Passage given:
****************

There was never a gas execution chamber or a crematorium at Breendonk, nor in any other Nazi internment camp in Belgium.
The large chimneys that can be seen on the fort were actually used for extracting smoke and vapours from the kitchen.
There were gas execution chambers at the six Nazi centres for exterminating the Jewish people: Auschwitz, Chelmno (Kulmhof), Sobibor, Majdanek, Treblinka and Belzec. Smaller gas chambers were also present at some concentration camps in Germany.Crematoria were present in nearly all Nazi concentration camps, apart from Bergen-Belsen, which was a quarantine camp.
During the summer of 1941, two Jewish prisoners committed suicide: Jakob Kiper (24/12/1895; Breendonk: 6/01/1941 – 11/06/1941) and Richard Zylberstein (10/12/1919; Breendonk: 15/01/1941 – 28/08/1941).
Ludwig Juliusberger (29/09/1893) also attempted to kill himself but was stopped by the camp guards. He later died from the ill treatment he suffered.
Jacques Ochs’ testimony: “Julius Berger, a Berlin journalist, used to publish pamphlets against the regime. He was about thirty-five years old, tall, slim and well proportioned. He was very cultured, had studied law and lived for a long time in Paris where he had frequented intellectual circles.
He left his homeland at the time of the terror. As he was German, he was put into concentration camps at the start of the war by the Belgians. After the disasters of 1940, he fell into the hands of the Gestapo. This was how he ended up at Breendonk, at about the same time as me. He began to suffer very quickly... especially as he was keen to demonstrate his independent spirit.
One day, he complained about the lack or poor quality of the bread, and was accused of “Meuterei”, or mutiny. He was made to dig his own grave, but was not shot; his martyrdom continued (...)
Tormented by terrible hunger, he would have eaten anything! (...)
He didn’t even react to the blows, he was literally lifeless.
Like so many others, he tried to end his miserable existence by drowning himself in the ditch surrounding the fort, but he was pulled out. He was put into solitary confinement again. Even the soldiers took pity on him and passed him a few crusts of bread. But it was too late, and in death he too found deliverance.”
In total, relatively few suicide attempts were recorded. Despite the dreadful conditions, the prisoners showed evidence of an extraordinary vitality and survival instinc.
The prisoners at Auffanglager (detention camps) did not wear the white and blue striped suits of the concentration camps.

****************

Material provided:
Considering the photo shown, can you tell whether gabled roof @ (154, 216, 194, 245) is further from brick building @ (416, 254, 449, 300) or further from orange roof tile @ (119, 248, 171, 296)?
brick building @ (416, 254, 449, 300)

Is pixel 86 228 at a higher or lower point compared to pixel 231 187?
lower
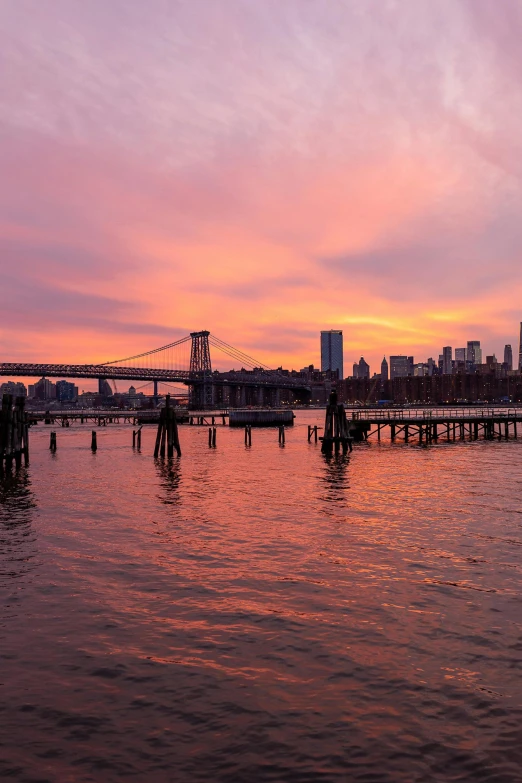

****************

Exercise: Please transcribe everything in the Breendonk passage from "He left his" down to "was literally lifeless.". Work only from the Breendonk passage, not from the data.

Response for this exercise:
He left his homeland at the time of the terror. As he was German, he was put into concentration camps at the start of the war by the Belgians. After the disasters of 1940, he fell into the hands of the Gestapo. This was how he ended up at Breendonk, at about the same time as me. He began to suffer very quickly... especially as he was keen to demonstrate his independent spirit.
One day, he complained about the lack or poor quality of the bread, and was accused of “Meuterei”, or mutiny. He was made to dig his own grave, but was not shot; his martyrdom continued (...)
Tormented by terrible hunger, he would have eaten anything! (...)
He didn’t even react to the blows, he was literally lifeless.